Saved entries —

+ + + + + + +

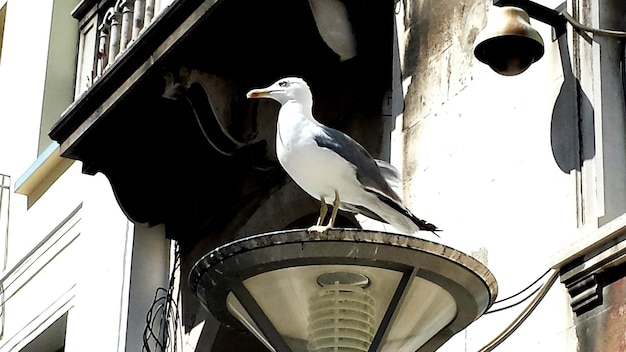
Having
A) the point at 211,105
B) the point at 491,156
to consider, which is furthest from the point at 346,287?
the point at 211,105

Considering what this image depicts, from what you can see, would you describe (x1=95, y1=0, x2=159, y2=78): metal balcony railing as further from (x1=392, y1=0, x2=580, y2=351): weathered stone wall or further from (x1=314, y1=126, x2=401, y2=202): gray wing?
(x1=314, y1=126, x2=401, y2=202): gray wing

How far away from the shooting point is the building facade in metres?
8.34

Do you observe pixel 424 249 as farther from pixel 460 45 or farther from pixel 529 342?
pixel 460 45

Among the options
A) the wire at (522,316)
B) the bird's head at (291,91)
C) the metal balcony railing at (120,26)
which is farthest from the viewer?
the metal balcony railing at (120,26)

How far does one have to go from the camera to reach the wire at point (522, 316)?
8180 millimetres

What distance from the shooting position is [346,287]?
7.23 metres

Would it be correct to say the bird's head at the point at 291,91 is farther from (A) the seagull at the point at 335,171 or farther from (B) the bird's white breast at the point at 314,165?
(B) the bird's white breast at the point at 314,165

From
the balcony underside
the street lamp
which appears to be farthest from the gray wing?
the balcony underside

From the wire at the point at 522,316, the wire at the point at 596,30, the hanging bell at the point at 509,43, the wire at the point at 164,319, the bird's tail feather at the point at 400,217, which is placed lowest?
the wire at the point at 522,316

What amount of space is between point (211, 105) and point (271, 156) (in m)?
0.52

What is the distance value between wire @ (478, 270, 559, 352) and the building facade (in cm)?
2

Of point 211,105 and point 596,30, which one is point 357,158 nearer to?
point 596,30

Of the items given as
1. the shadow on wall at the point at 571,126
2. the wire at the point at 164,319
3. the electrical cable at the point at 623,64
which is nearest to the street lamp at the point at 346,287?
the shadow on wall at the point at 571,126

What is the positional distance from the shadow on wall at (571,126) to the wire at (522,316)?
0.55 m
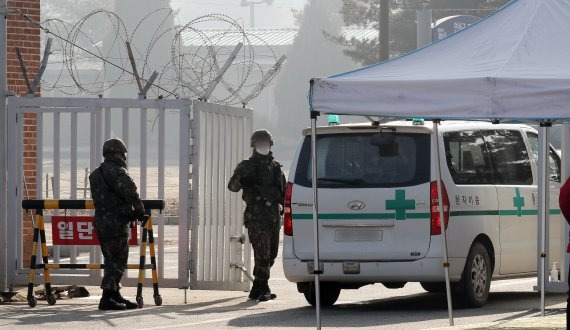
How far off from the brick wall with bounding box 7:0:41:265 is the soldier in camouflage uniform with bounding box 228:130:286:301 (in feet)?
10.1

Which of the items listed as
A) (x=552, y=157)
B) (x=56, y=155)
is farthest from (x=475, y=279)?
(x=56, y=155)

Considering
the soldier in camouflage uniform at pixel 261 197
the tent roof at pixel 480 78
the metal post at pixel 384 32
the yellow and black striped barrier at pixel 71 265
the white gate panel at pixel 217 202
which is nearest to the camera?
the tent roof at pixel 480 78

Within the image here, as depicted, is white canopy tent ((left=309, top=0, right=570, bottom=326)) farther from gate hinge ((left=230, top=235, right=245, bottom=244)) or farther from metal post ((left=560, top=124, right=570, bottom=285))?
gate hinge ((left=230, top=235, right=245, bottom=244))

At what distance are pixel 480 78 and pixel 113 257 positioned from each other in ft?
17.9

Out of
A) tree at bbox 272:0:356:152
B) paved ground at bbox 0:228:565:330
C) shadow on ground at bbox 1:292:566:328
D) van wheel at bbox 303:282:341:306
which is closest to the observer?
paved ground at bbox 0:228:565:330

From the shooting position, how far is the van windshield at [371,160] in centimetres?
1488

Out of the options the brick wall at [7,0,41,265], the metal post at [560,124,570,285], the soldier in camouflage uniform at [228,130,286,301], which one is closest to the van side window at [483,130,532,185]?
the metal post at [560,124,570,285]

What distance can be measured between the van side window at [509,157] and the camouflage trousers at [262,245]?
2.43 meters

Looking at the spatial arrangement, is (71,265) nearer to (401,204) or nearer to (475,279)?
(401,204)

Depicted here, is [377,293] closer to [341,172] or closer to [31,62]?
[341,172]

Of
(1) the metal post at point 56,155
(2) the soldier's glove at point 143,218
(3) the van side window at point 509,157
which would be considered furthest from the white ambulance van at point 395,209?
(1) the metal post at point 56,155

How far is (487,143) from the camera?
52.0 ft

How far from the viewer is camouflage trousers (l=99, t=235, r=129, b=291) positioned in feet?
50.2

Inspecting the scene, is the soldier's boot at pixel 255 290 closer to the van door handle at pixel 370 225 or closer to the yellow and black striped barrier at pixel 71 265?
the yellow and black striped barrier at pixel 71 265
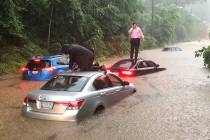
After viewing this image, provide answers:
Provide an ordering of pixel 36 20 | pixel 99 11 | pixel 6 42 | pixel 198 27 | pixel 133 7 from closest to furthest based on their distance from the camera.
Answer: pixel 6 42
pixel 36 20
pixel 99 11
pixel 133 7
pixel 198 27

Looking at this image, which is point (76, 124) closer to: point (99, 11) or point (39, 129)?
point (39, 129)

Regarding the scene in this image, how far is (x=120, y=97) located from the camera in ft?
39.0

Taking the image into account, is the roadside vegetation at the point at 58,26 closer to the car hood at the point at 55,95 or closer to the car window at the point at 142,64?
the car window at the point at 142,64

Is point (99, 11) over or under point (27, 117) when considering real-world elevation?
over

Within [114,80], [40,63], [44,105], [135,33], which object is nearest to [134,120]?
[114,80]

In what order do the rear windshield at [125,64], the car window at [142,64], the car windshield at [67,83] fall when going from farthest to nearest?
the car window at [142,64] → the rear windshield at [125,64] → the car windshield at [67,83]

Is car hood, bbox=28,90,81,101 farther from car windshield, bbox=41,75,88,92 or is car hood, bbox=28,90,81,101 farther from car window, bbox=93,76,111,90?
car window, bbox=93,76,111,90

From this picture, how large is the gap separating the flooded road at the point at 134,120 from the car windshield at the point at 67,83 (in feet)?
2.84

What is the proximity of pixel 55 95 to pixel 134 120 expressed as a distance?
2.50 metres


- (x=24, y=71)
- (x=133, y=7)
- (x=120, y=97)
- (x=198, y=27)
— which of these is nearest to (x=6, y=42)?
(x=24, y=71)

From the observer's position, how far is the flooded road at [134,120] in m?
9.34

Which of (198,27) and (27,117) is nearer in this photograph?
(27,117)

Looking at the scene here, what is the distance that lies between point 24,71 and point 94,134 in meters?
8.37

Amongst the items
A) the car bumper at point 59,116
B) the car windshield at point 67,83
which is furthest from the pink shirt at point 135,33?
the car bumper at point 59,116
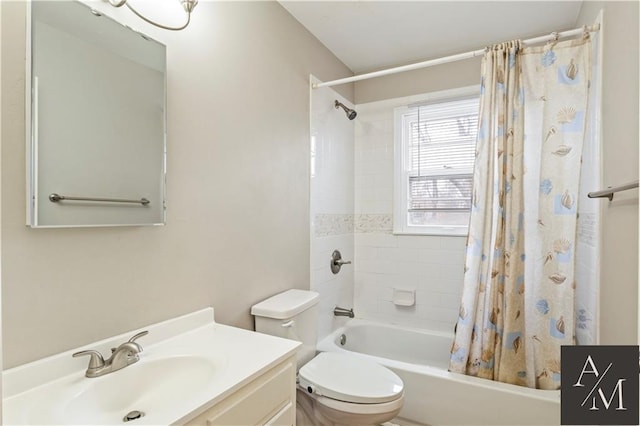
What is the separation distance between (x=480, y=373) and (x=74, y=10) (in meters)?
2.42

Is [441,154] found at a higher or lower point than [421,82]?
lower

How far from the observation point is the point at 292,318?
172 cm

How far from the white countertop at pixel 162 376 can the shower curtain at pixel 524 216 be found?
1268 mm

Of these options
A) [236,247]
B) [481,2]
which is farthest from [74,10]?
[481,2]

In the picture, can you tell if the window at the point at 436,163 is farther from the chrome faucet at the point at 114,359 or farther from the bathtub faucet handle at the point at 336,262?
the chrome faucet at the point at 114,359

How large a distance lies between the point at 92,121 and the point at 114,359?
0.75m

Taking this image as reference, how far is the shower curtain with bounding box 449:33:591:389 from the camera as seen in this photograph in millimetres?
1824

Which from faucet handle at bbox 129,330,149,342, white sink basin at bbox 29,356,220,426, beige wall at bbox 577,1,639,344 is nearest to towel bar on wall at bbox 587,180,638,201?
beige wall at bbox 577,1,639,344

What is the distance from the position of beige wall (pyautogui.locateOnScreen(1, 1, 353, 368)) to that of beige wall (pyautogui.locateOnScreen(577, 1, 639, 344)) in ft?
5.06

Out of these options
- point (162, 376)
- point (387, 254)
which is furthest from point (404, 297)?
point (162, 376)

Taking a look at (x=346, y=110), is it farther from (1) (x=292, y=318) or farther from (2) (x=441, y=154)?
(1) (x=292, y=318)

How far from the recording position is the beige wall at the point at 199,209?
3.19ft

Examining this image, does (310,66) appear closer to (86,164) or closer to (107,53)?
(107,53)

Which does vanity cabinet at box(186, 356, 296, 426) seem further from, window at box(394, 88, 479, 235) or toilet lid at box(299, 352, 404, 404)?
window at box(394, 88, 479, 235)
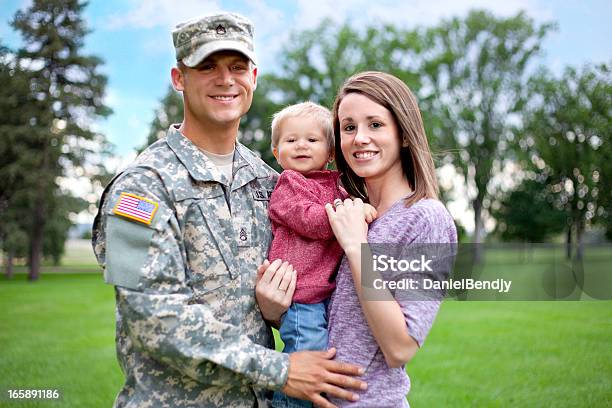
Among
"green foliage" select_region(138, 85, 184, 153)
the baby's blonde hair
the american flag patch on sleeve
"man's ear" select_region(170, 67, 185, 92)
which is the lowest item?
the american flag patch on sleeve

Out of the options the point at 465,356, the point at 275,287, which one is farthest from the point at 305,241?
the point at 465,356

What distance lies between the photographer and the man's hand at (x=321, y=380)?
98.3 inches

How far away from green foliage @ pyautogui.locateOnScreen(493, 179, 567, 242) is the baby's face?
3642 cm

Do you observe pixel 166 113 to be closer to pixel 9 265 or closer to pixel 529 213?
pixel 9 265

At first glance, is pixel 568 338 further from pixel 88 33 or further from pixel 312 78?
pixel 88 33

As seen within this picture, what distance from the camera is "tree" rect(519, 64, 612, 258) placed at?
29.7 meters

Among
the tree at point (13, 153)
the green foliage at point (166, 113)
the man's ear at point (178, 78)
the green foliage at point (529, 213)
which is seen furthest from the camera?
the green foliage at point (529, 213)

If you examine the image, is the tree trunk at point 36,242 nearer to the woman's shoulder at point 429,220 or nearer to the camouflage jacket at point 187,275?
the camouflage jacket at point 187,275

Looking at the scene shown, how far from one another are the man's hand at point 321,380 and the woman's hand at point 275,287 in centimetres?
25

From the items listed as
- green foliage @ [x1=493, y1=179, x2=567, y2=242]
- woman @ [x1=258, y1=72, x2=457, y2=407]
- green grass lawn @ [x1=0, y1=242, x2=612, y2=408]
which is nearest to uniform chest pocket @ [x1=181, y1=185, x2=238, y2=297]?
woman @ [x1=258, y1=72, x2=457, y2=407]

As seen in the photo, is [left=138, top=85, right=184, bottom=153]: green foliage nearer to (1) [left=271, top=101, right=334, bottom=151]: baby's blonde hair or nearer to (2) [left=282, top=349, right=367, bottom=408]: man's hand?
(1) [left=271, top=101, right=334, bottom=151]: baby's blonde hair

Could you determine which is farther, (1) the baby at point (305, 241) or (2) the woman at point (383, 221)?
(1) the baby at point (305, 241)

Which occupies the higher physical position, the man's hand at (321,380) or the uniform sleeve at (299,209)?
the uniform sleeve at (299,209)

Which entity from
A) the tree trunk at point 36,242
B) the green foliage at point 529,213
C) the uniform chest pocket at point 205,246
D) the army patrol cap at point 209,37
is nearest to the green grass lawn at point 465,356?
the uniform chest pocket at point 205,246
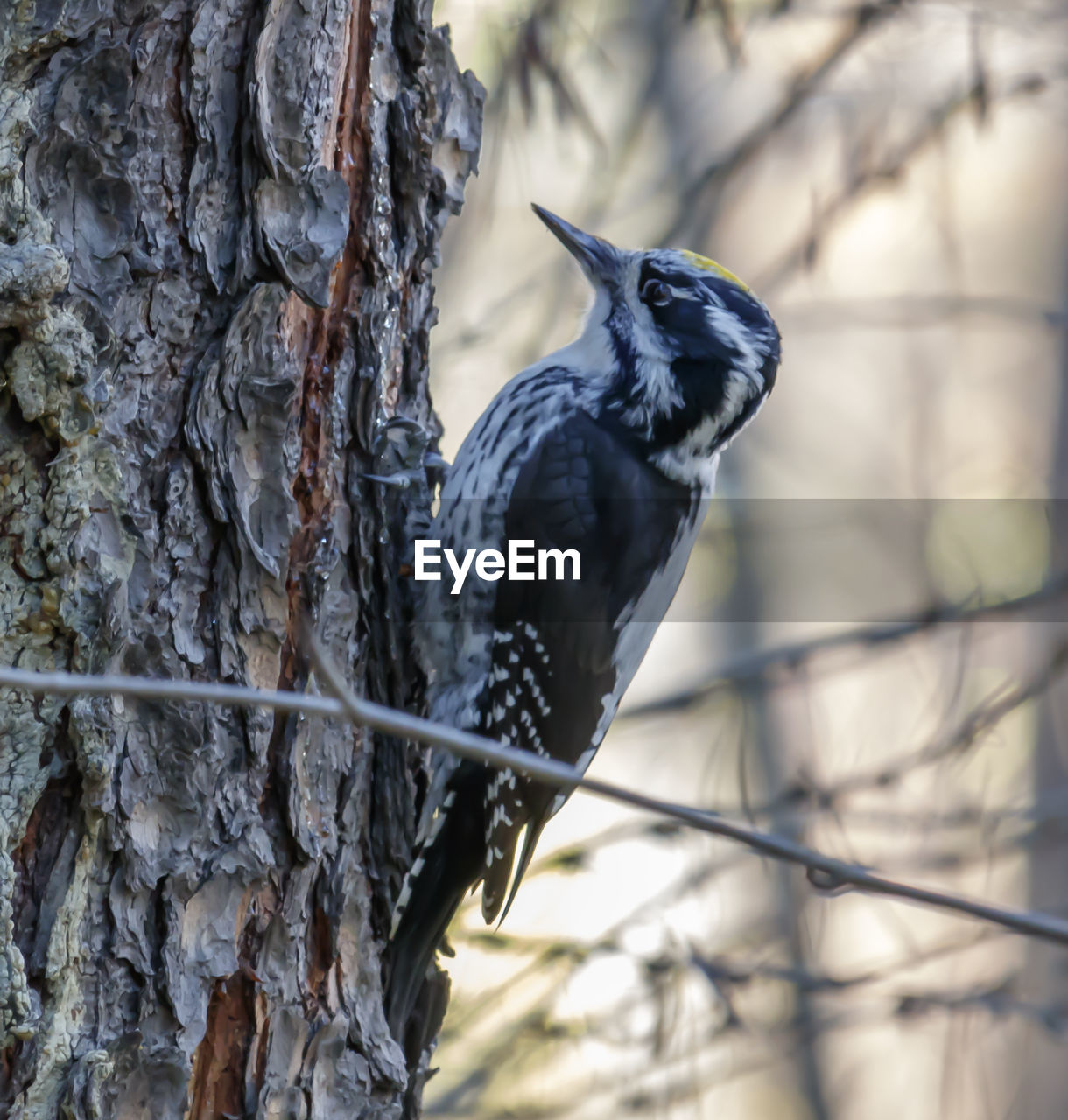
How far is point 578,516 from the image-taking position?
2.70 meters

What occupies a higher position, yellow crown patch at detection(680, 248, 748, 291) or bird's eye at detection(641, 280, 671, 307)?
yellow crown patch at detection(680, 248, 748, 291)

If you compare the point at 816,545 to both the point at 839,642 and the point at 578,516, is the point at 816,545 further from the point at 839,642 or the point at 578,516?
the point at 578,516

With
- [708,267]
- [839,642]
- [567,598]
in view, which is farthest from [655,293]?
[839,642]

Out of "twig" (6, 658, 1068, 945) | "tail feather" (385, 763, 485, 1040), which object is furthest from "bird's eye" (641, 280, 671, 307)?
"twig" (6, 658, 1068, 945)

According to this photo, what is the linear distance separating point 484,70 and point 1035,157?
3.63 metres

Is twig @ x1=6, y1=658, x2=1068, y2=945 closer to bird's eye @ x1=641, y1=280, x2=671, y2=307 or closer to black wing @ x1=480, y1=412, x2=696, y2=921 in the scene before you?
black wing @ x1=480, y1=412, x2=696, y2=921

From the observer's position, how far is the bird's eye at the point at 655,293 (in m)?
2.93

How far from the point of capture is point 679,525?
112 inches

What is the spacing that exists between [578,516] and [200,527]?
1021 mm

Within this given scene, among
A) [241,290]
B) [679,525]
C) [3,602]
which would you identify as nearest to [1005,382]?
[679,525]

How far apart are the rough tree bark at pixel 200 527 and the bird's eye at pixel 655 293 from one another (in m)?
0.82

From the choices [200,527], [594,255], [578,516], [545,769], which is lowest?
[545,769]

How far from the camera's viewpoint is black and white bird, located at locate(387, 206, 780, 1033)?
2.55m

+ + + + + + +

WRITTEN PROBLEM — Give the stretch of the records above from the line containing "In what order" through the line containing "the car window at [142,64] →" as a JSON list of strings, one string per line, with blank lines left out.

CORRECT ANSWER —
[
  "In what order do the rear windshield at [125,64], the car window at [142,64], the car windshield at [67,83] fall when going from farthest to nearest?",
  "the car window at [142,64] → the rear windshield at [125,64] → the car windshield at [67,83]"
]